→ TEXTO DE REFERENCIA:

┌──

# Controlar artefactos por puerto paralelo y RF



## ishared (Feb 1, 2011)

Hola a todos, en un principio voy a hacer un rejunte de toda la información acerca de lo que vengo haciendo de este proyecto así poder juntos terminar el circuito de RF para no tener que andar con los cables del puerto paralelo por toda la casa.

Al comienzo solo queria controlar artefactos a traves del puerto paralelo, encontre mucha informacion acerca de esto en google y especialmente en el foro Psicofxp.

Para poder controlar aparatos electricos de hasta 800w c/u (8 en total) utilize un circuito bastante sencillo que se los muestro ahora:

*Materiales:*

8 x TIC 226 (Q1 a Q8).
8 x MOC 3041 (IC5 a IC12.
8 x 1K Ohm(R9 a R16).
8 x 330 Ohms (R1 a R8).
















Pueden descargar el PCB que se abre con pcb wizard desde AQUI


Una imagen explicativa acerca del puerto paralelo:







Bien, ya construido el circuito (Que se puede achicar dependiendo la cantidad de artefactos a controlar) es hora de la parte del software.

Lo que se utilizo para este proyecto es un código PHP que permite controlar el puerto desde internet o desde un servidor local (Lo que hace que cualquier aparato con coneccion a Internet pueda ser el mando para prender y apagar los aparatos, por ejemplo un celular.)

└──

→ EXTRACTOS DE DATOS:
┌──

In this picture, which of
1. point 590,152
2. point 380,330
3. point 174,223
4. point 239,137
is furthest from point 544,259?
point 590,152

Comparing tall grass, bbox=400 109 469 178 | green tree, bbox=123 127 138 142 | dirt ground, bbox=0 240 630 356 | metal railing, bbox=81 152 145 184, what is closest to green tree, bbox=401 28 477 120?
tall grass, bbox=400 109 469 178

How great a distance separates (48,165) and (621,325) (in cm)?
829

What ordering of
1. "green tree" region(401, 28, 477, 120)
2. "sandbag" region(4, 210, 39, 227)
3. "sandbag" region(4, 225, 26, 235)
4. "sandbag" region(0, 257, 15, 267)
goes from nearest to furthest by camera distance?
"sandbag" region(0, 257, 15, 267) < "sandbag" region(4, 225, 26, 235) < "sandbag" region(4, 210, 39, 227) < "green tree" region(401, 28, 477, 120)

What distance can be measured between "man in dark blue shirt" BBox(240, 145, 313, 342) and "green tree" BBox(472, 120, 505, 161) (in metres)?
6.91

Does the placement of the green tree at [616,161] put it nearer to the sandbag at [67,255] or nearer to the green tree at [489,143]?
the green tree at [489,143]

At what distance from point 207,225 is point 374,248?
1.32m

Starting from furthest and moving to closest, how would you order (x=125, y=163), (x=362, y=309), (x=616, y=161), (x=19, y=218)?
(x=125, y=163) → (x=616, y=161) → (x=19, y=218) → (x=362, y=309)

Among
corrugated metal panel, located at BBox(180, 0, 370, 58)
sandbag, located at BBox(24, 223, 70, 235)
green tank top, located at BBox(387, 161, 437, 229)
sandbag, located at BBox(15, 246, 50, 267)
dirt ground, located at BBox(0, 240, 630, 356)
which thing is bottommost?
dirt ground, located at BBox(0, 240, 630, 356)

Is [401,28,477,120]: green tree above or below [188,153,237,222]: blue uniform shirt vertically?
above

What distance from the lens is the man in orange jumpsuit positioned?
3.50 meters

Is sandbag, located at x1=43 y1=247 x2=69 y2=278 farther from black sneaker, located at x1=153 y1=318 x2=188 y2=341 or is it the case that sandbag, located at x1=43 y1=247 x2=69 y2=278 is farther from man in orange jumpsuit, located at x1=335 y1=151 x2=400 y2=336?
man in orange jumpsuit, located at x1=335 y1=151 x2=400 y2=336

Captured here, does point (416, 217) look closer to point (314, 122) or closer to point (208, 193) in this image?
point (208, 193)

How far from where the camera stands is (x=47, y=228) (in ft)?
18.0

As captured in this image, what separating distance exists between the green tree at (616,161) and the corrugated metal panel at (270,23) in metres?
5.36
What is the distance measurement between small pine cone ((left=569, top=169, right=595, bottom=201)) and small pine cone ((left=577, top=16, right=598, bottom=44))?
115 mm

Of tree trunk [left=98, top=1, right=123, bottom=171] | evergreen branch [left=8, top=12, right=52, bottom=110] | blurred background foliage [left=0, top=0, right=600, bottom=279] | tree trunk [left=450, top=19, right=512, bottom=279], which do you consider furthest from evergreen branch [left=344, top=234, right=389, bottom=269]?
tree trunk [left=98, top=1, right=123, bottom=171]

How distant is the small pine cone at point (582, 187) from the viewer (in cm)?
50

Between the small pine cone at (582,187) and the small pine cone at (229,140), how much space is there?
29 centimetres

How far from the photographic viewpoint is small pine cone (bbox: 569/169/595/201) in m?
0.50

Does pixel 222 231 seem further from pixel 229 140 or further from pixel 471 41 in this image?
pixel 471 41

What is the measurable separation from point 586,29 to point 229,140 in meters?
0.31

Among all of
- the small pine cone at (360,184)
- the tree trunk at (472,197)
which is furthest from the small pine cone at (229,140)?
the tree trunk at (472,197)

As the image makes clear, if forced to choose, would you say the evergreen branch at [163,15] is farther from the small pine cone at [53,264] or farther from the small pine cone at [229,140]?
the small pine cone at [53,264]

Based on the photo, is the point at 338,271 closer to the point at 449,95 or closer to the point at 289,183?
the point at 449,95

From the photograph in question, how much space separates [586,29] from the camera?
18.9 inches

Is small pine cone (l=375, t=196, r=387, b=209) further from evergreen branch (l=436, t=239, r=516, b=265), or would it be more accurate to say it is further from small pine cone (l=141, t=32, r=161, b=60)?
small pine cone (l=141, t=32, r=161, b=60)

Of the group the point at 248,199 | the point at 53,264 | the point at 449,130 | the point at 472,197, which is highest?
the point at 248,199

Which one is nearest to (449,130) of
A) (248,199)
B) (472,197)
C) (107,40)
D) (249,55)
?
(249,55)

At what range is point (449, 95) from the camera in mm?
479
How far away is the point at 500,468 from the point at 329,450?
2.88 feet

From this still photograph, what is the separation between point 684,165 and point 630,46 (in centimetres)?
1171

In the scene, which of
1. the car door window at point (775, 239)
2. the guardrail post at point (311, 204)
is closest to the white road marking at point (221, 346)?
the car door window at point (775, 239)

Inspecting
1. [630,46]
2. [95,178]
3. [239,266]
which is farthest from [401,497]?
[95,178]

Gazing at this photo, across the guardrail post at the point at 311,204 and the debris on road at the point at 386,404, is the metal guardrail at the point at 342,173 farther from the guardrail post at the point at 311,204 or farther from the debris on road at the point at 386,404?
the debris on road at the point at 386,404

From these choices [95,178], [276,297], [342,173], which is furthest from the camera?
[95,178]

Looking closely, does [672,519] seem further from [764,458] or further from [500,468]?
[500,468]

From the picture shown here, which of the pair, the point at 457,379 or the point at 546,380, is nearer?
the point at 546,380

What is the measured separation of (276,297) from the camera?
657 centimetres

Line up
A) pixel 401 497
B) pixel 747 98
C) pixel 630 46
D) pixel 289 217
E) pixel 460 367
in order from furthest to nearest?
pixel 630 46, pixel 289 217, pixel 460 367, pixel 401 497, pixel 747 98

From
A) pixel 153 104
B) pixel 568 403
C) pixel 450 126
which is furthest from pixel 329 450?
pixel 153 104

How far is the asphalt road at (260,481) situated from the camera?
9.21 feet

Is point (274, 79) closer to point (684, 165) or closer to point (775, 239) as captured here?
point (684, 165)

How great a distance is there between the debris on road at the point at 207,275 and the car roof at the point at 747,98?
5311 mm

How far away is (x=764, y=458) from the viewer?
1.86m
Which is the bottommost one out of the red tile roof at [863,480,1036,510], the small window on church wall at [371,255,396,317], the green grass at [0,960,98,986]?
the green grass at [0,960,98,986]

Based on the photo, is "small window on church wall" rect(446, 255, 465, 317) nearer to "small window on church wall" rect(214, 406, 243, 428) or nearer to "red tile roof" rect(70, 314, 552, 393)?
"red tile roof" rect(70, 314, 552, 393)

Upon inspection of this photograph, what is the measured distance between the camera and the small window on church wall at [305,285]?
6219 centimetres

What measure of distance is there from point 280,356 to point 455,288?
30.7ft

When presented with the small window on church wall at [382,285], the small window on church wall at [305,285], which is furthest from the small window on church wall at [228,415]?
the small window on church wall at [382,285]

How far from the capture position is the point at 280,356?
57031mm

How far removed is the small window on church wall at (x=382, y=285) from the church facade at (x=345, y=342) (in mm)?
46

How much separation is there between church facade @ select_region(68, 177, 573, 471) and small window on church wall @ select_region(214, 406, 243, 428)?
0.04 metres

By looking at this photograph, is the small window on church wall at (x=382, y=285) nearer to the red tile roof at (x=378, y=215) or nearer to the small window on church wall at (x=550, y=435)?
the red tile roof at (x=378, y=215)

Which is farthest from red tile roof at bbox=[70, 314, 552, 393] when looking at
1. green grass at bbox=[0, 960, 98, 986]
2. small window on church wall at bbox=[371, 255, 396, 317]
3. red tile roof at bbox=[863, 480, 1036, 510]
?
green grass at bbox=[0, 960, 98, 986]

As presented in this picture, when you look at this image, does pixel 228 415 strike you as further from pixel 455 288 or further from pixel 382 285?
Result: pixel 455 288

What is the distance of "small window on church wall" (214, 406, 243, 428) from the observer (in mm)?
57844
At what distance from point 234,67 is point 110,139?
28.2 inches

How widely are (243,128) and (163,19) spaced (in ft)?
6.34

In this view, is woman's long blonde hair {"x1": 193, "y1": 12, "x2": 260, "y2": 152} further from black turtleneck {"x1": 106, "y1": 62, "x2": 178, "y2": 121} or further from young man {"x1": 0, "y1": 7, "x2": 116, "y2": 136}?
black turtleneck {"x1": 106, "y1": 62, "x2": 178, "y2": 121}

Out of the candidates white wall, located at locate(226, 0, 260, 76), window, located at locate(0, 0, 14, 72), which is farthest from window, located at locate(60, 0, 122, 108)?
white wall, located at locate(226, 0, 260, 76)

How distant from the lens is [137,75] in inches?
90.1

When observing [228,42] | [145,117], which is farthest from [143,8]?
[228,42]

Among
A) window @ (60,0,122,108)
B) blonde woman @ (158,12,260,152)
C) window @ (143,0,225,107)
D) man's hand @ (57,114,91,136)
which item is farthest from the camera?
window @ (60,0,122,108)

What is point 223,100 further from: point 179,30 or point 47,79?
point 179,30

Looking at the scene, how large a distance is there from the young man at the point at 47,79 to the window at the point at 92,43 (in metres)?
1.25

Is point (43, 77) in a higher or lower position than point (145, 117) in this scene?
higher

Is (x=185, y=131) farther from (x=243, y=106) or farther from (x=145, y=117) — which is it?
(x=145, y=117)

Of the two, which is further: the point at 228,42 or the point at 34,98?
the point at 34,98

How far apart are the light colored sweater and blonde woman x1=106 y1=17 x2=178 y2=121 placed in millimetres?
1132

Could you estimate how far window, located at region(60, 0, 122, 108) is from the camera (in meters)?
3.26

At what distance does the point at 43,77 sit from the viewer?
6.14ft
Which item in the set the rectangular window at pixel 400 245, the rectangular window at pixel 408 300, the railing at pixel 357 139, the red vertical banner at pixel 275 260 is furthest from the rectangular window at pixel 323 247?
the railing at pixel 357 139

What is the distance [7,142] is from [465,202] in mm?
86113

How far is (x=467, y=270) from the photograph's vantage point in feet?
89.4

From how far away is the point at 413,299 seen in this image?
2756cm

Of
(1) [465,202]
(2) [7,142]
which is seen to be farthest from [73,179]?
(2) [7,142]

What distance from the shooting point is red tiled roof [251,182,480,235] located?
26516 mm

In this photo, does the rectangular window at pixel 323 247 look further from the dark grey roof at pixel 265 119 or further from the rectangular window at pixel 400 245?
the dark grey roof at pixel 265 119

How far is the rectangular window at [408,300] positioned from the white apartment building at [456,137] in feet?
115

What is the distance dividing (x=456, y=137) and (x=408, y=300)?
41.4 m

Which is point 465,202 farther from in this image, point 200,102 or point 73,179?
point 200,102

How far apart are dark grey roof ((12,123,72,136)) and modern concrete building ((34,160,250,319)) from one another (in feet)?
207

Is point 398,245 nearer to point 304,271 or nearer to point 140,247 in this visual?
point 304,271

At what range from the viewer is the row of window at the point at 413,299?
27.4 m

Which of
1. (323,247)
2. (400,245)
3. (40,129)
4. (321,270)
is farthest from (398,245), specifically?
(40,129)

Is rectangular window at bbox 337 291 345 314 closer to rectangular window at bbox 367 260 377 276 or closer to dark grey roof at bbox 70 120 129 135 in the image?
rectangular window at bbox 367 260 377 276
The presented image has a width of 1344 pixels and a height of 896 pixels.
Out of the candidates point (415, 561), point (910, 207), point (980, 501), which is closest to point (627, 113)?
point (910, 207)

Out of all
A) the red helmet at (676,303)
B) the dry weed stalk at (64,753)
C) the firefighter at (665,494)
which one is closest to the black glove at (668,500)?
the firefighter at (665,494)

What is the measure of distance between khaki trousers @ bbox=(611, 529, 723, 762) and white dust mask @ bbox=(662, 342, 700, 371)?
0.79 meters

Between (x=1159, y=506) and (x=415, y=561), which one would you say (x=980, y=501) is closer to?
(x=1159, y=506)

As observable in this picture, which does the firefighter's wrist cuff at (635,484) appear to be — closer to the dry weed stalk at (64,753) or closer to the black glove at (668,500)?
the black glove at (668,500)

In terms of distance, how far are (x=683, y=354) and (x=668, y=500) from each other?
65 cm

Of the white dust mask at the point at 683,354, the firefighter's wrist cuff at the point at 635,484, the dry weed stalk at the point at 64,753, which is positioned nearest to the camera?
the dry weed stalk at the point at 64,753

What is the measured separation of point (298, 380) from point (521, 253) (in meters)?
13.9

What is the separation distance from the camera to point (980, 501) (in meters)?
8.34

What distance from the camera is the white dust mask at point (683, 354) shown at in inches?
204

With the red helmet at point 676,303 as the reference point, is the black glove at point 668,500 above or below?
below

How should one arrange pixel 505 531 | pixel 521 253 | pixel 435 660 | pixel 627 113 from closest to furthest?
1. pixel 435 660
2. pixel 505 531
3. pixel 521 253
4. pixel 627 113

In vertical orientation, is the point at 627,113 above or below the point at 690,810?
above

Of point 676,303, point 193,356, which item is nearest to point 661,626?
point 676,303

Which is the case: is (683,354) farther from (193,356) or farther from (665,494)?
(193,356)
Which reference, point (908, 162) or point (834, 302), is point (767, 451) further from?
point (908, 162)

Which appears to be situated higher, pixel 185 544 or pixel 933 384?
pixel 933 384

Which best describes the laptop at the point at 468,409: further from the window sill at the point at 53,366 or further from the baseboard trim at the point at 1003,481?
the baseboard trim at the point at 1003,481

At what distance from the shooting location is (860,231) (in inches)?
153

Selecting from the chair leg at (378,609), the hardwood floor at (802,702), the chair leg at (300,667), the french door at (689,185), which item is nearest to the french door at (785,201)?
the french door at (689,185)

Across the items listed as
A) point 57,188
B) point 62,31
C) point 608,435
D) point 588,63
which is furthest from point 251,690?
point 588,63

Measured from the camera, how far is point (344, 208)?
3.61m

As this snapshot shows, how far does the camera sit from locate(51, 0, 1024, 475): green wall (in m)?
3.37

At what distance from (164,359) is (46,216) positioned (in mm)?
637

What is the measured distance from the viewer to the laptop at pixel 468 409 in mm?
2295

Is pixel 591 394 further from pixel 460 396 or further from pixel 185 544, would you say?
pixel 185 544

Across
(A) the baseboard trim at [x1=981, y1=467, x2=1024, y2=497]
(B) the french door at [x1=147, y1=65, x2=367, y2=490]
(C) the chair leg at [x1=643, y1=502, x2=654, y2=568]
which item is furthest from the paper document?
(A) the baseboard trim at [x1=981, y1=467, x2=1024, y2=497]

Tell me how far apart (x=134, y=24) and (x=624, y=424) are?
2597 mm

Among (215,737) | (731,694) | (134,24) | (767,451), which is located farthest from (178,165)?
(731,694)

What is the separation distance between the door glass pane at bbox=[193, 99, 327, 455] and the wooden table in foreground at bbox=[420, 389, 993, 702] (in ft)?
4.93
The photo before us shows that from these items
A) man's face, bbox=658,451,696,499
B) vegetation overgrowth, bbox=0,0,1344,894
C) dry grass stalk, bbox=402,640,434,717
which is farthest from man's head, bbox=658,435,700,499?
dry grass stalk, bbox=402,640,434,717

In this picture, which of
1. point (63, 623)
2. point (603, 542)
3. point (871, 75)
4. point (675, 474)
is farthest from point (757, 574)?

└──

→ TAREAS PENDIENTES:
(a) En el texto de referencia sobre el control de artefactos por puerto paralelo, ¿qué tipo de código se utilizó para la parte del software?
(b) Copia sin cambios el fragmento del texto de referencia que va desde "## ishared (Feb" hasta "(IC5 a IC12.".
Las entradas no tienen relación con el texto de referencia.

→ PROBLEMAS RESUELTOS:
(a) Un código PHP.

(b)
## ishared (Feb 1, 2011)

Hola a todos, en un principio voy a hacer un rejunte de toda la información acerca de lo que vengo haciendo de este proyecto así poder juntos terminar el circuito de RF para no tener que andar con los cables del puerto paralelo por toda la casa.

Al comienzo solo queria controlar artefactos a traves del puerto paralelo, encontre mucha informacion acerca de esto en google y especialmente en el foro Psicofxp.

Para poder controlar aparatos electricos de hasta 800w c/u (8 en total) utilize un circuito bastante sencillo que se los muestro ahora:

*Materiales:*

8 x TIC 226 (Q1 a Q8).
8 x MOC 3041 (IC5 a IC12.